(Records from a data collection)
══════════
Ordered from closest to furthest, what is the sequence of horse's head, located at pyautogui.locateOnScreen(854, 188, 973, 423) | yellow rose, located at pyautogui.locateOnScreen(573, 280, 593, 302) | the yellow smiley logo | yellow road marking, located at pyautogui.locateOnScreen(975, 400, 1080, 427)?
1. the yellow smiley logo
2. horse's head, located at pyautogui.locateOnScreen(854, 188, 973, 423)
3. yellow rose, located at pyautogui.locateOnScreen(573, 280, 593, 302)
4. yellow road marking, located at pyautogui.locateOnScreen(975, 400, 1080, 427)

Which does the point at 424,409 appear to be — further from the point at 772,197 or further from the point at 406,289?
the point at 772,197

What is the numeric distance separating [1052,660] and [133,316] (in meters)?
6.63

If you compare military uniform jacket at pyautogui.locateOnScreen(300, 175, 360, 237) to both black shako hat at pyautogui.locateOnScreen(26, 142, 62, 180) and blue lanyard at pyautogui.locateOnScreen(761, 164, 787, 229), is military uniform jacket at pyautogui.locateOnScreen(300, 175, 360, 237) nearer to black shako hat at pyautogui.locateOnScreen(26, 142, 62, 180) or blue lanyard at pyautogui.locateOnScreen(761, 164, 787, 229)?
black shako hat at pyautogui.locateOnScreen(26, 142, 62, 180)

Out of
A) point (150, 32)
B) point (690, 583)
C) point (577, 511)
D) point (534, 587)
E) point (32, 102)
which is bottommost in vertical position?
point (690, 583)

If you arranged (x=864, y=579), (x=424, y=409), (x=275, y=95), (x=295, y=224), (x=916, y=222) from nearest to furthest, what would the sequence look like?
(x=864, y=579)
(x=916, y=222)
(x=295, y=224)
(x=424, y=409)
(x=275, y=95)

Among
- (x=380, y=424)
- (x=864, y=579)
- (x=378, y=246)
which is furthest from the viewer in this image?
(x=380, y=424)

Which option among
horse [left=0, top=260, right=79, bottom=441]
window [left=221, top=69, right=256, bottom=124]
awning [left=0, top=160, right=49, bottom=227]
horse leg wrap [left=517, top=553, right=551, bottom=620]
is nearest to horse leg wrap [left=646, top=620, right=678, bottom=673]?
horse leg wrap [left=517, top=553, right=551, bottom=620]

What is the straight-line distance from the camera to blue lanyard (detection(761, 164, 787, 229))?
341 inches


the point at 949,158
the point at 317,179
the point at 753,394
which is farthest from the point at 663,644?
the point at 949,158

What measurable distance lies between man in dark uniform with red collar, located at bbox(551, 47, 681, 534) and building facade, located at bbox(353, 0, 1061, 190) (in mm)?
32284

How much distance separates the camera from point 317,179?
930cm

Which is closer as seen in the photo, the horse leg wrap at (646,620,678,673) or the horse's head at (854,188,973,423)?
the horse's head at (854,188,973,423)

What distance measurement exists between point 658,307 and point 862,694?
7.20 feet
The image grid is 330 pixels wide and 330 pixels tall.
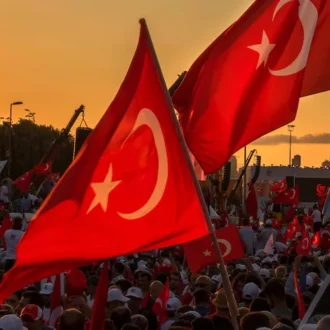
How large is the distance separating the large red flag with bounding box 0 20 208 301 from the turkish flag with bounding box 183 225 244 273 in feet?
14.0

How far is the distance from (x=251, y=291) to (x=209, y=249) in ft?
4.36

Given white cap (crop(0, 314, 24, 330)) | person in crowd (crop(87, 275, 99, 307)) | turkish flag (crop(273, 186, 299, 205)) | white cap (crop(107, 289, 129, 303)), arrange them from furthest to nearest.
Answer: turkish flag (crop(273, 186, 299, 205)) → person in crowd (crop(87, 275, 99, 307)) → white cap (crop(107, 289, 129, 303)) → white cap (crop(0, 314, 24, 330))

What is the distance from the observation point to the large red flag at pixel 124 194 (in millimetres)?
6168

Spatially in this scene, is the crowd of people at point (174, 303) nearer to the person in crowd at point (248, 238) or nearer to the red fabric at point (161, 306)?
the red fabric at point (161, 306)

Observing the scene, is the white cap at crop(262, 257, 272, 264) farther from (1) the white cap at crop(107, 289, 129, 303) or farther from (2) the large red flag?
(2) the large red flag

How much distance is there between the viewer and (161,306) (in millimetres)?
10188

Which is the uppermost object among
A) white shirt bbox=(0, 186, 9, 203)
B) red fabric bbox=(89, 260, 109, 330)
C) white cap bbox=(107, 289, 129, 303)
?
white shirt bbox=(0, 186, 9, 203)

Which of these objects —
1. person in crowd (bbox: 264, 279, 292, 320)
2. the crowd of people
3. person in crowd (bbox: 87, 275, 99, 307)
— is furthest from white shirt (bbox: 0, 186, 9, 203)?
person in crowd (bbox: 264, 279, 292, 320)

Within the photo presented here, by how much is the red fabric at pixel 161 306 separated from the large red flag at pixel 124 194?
11.5 feet

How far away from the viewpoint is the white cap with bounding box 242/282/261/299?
9.88 meters

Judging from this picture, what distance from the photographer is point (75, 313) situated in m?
7.29

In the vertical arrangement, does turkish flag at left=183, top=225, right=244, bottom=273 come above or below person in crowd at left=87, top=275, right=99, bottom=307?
above

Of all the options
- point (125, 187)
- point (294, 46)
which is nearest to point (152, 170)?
point (125, 187)

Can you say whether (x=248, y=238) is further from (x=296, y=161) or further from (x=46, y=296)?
(x=296, y=161)
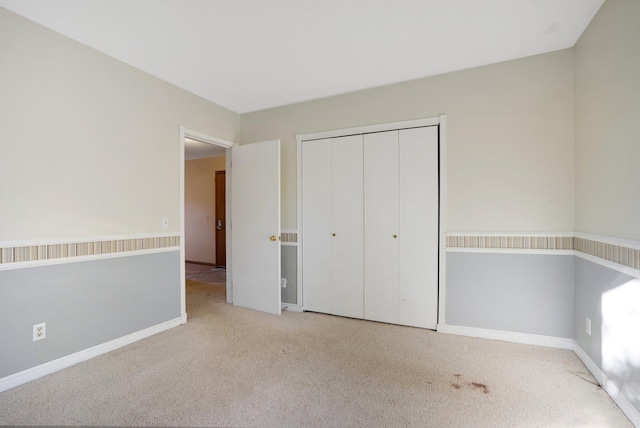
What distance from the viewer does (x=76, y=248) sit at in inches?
87.0

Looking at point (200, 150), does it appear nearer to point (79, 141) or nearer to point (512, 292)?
point (79, 141)

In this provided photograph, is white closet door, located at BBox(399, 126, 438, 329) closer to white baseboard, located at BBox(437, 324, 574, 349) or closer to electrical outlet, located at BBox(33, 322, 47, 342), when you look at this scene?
white baseboard, located at BBox(437, 324, 574, 349)

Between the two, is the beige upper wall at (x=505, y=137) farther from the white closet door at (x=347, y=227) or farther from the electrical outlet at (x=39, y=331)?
the electrical outlet at (x=39, y=331)

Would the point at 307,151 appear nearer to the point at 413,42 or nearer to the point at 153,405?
══════════
WHAT IS NEEDED - Transcribe every entry word for word, but omit the pictures.

WORKED SOLUTION -
Ordered from closest to furthest, what is the sequence of horse's head, located at pyautogui.locateOnScreen(854, 188, 973, 423) | yellow rose, located at pyautogui.locateOnScreen(573, 280, 593, 302) | the yellow smiley logo | yellow road marking, located at pyautogui.locateOnScreen(975, 400, 1080, 427)?
1. the yellow smiley logo
2. horse's head, located at pyautogui.locateOnScreen(854, 188, 973, 423)
3. yellow rose, located at pyautogui.locateOnScreen(573, 280, 593, 302)
4. yellow road marking, located at pyautogui.locateOnScreen(975, 400, 1080, 427)

Which does the point at 424,409 appear to be — further from the point at 772,197 or further from the point at 406,289?
the point at 772,197

What is the numeric distance separating [1052,660] and [133,316] (in meters)?
6.63

If you compare military uniform jacket at pyautogui.locateOnScreen(300, 175, 360, 237) to both black shako hat at pyautogui.locateOnScreen(26, 142, 62, 180) and blue lanyard at pyautogui.locateOnScreen(761, 164, 787, 229), is military uniform jacket at pyautogui.locateOnScreen(300, 175, 360, 237) nearer to black shako hat at pyautogui.locateOnScreen(26, 142, 62, 180) or blue lanyard at pyautogui.locateOnScreen(761, 164, 787, 229)?
black shako hat at pyautogui.locateOnScreen(26, 142, 62, 180)

Out of
A) point (150, 32)
B) point (690, 583)
C) point (577, 511)
D) point (534, 587)
E) point (32, 102)
which is bottommost in vertical position?
point (690, 583)

If you arranged (x=864, y=579), (x=424, y=409), (x=275, y=95), (x=295, y=224), (x=916, y=222) from nearest to furthest, what would the sequence look like?
(x=864, y=579)
(x=916, y=222)
(x=295, y=224)
(x=424, y=409)
(x=275, y=95)

Among
- (x=380, y=424)
- (x=864, y=579)
- (x=378, y=246)
which is furthest from the viewer in this image?
(x=380, y=424)

Which option among
horse [left=0, top=260, right=79, bottom=441]
window [left=221, top=69, right=256, bottom=124]
awning [left=0, top=160, right=49, bottom=227]
horse leg wrap [left=517, top=553, right=551, bottom=620]
is nearest to horse leg wrap [left=646, top=620, right=678, bottom=673]?
horse leg wrap [left=517, top=553, right=551, bottom=620]

What is the straight-line distance from the camera to blue lanyard (detection(761, 164, 787, 229))?
341 inches


the point at 949,158
the point at 317,179
the point at 753,394
which is farthest from the point at 663,644?
the point at 949,158

What measurable distance lies between man in dark uniform with red collar, located at bbox(551, 47, 681, 534) and building facade, located at bbox(353, 0, 1061, 190) (in mm)?
32284

How much distance separates the camera from point 317,179?
930cm

Which is closer as seen in the photo, the horse leg wrap at (646,620,678,673) or the horse's head at (854,188,973,423)?
the horse's head at (854,188,973,423)

What distance measurement exists between point 658,307 and point 862,694?
7.20 feet
The image grid is 330 pixels wide and 330 pixels tall.
How large is the distance separating the large red flag with bounding box 0 20 208 301 from the turkish flag with bounding box 183 225 244 273 in feet?
14.0

How far is the distance from (x=251, y=291) to (x=209, y=249) in ft?
4.36

Given white cap (crop(0, 314, 24, 330)) | person in crowd (crop(87, 275, 99, 307)) | turkish flag (crop(273, 186, 299, 205)) | white cap (crop(107, 289, 129, 303)), arrange them from furthest to nearest.
Answer: turkish flag (crop(273, 186, 299, 205)) → person in crowd (crop(87, 275, 99, 307)) → white cap (crop(107, 289, 129, 303)) → white cap (crop(0, 314, 24, 330))

What is the distance from the observation point to the large red flag at pixel 124 194 (in millimetres)?
6168

Spatially in this scene, is the crowd of people at point (174, 303) nearer to the person in crowd at point (248, 238) or nearer to the red fabric at point (161, 306)?
the red fabric at point (161, 306)

Observing the scene, is the white cap at crop(262, 257, 272, 264) farther from (1) the white cap at crop(107, 289, 129, 303) or farther from (2) the large red flag?
(2) the large red flag

How much distance is there between the viewer and (161,306) (in millimetres)?
10188

Which is the uppermost object among
A) white shirt bbox=(0, 186, 9, 203)
B) red fabric bbox=(89, 260, 109, 330)
C) white cap bbox=(107, 289, 129, 303)
?
white shirt bbox=(0, 186, 9, 203)

Which of these objects —
1. person in crowd (bbox: 264, 279, 292, 320)
2. the crowd of people
3. person in crowd (bbox: 87, 275, 99, 307)
— is furthest from white shirt (bbox: 0, 186, 9, 203)?
person in crowd (bbox: 264, 279, 292, 320)

Within the photo presented here, by how much is the red fabric at pixel 161 306 separated from the large red flag at pixel 124 194?
11.5 feet

How far away from the viewpoint is the white cap with bounding box 242/282/261/299?
9.88 meters

Judging from this picture, what distance from the photographer is point (75, 313) situated in m?
7.29

In the vertical arrangement, does turkish flag at left=183, top=225, right=244, bottom=273 come above or below person in crowd at left=87, top=275, right=99, bottom=307?
above

Of all the options
- point (125, 187)
- point (294, 46)
which is nearest to point (152, 170)?
point (125, 187)

Can you say whether (x=248, y=238) is further from (x=296, y=161) or further from (x=46, y=296)?
(x=296, y=161)
What distance from the viewer does (x=76, y=248) sit at in inches?
87.0

Looking at point (200, 150), does it appear nearer to point (79, 141) or nearer to point (512, 292)?
point (79, 141)

In this provided photograph, is white closet door, located at BBox(399, 126, 438, 329) closer to white baseboard, located at BBox(437, 324, 574, 349) or closer to electrical outlet, located at BBox(33, 322, 47, 342), when you look at this scene?
white baseboard, located at BBox(437, 324, 574, 349)

Between the two, is the beige upper wall at (x=505, y=137) farther from the white closet door at (x=347, y=227) or farther from the electrical outlet at (x=39, y=331)?
the electrical outlet at (x=39, y=331)

Would the point at 307,151 appear nearer to the point at 413,42 or nearer to the point at 153,405?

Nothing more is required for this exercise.